**Source records**
----------
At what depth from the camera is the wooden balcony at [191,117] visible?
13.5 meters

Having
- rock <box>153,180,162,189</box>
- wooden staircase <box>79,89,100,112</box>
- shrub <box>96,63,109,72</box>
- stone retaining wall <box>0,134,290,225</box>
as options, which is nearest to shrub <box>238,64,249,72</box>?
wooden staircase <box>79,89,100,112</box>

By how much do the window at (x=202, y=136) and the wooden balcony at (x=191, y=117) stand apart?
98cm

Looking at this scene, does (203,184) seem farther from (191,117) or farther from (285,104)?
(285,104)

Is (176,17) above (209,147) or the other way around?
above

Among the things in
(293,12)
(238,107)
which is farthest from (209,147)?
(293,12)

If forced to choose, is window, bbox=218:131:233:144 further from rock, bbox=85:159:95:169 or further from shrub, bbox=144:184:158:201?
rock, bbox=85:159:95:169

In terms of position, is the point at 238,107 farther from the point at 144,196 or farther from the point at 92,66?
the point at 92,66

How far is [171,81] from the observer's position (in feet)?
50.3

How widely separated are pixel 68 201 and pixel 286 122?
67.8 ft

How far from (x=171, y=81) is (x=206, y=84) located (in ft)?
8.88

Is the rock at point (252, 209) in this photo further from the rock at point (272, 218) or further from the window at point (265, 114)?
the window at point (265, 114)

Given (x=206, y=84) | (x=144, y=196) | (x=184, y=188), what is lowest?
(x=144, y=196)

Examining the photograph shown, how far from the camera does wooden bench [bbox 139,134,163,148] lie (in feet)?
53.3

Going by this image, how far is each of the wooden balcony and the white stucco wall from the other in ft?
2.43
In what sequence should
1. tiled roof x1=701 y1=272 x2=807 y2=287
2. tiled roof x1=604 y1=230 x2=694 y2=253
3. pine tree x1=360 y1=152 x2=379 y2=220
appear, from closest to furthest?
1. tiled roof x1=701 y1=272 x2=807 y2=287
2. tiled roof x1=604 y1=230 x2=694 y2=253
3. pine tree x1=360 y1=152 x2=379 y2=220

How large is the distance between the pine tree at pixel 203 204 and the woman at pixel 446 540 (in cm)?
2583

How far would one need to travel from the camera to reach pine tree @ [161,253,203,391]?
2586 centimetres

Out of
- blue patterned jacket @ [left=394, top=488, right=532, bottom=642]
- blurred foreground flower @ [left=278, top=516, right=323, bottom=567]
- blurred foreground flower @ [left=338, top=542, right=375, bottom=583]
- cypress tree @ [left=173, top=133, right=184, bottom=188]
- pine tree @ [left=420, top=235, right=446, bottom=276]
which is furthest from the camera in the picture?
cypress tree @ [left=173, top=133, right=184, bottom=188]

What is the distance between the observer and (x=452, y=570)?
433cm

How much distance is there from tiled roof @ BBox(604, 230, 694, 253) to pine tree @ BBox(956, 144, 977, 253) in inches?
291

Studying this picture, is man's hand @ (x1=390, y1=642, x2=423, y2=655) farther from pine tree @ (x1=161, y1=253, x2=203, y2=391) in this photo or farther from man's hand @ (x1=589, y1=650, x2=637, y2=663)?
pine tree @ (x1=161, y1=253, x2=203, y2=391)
----------
Write out the whole listing again, exactly as it stands.

**Answer to this problem**
At what depth from the camera is the wooden balcony at [191,117] visible?
13.5 meters

Having
- rock <box>153,180,162,189</box>
- wooden staircase <box>79,89,100,112</box>
- shrub <box>96,63,109,72</box>
- stone retaining wall <box>0,134,290,225</box>
as options, which is nearest to shrub <box>238,64,249,72</box>?
wooden staircase <box>79,89,100,112</box>

By how much do the window at (x=202, y=136) and the wooden balcony at (x=191, y=117) stand apart?
98cm

Looking at this scene, does (203,184) seem farther from (191,117) or farther from (285,104)?
(285,104)

Is (176,17) above (209,147) or the other way around?
above

Among the things in
(293,12)
(238,107)
which is farthest from (209,147)?
(293,12)

If forced to choose, is window, bbox=218:131:233:144 further from rock, bbox=85:159:95:169 or further from shrub, bbox=144:184:158:201?
rock, bbox=85:159:95:169

In terms of position, is the point at 238,107 farther from the point at 144,196 or farther from the point at 92,66?
the point at 92,66

How far is [171,81] from the observer's position (in feet)?
50.3

How widely separated are pixel 68 201 and pixel 286 122?
67.8 ft

How far from (x=171, y=81) is (x=206, y=84) located (in ft)?
8.88

Is the rock at point (252, 209) in this photo further from the rock at point (272, 218) or further from the window at point (265, 114)?
the window at point (265, 114)

Given (x=206, y=84) | (x=144, y=196) | (x=184, y=188), what is lowest?
(x=144, y=196)

Examining the photograph shown, how far from the camera does wooden bench [bbox 139,134,163,148] lie (in feet)?
53.3

Going by this image, how far is each of the wooden balcony and the white stucco wall from the other in ft?
2.43
In what sequence should
1. tiled roof x1=701 y1=272 x2=807 y2=287
2. tiled roof x1=604 y1=230 x2=694 y2=253
3. pine tree x1=360 y1=152 x2=379 y2=220
appear, from closest to furthest?
1. tiled roof x1=701 y1=272 x2=807 y2=287
2. tiled roof x1=604 y1=230 x2=694 y2=253
3. pine tree x1=360 y1=152 x2=379 y2=220

How large is the distance between the pine tree at pixel 203 204 and the woman at pixel 446 540 (in cm)?
2583

How far would one need to travel from the camera to reach pine tree @ [161,253,203,391]?
2586 centimetres

Out of
- blue patterned jacket @ [left=394, top=488, right=532, bottom=642]
- blurred foreground flower @ [left=278, top=516, right=323, bottom=567]
- blurred foreground flower @ [left=338, top=542, right=375, bottom=583]
- cypress tree @ [left=173, top=133, right=184, bottom=188]
- pine tree @ [left=420, top=235, right=446, bottom=276]
which is furthest from the camera in the picture?
cypress tree @ [left=173, top=133, right=184, bottom=188]

What is the distance between the observer and (x=452, y=570)?
433cm

How much distance is there from tiled roof @ BBox(604, 230, 694, 253) to pine tree @ BBox(956, 144, 977, 253) in inches?
291

Studying this picture, is man's hand @ (x1=390, y1=642, x2=423, y2=655) farther from pine tree @ (x1=161, y1=253, x2=203, y2=391) in this photo or farther from man's hand @ (x1=589, y1=650, x2=637, y2=663)?
pine tree @ (x1=161, y1=253, x2=203, y2=391)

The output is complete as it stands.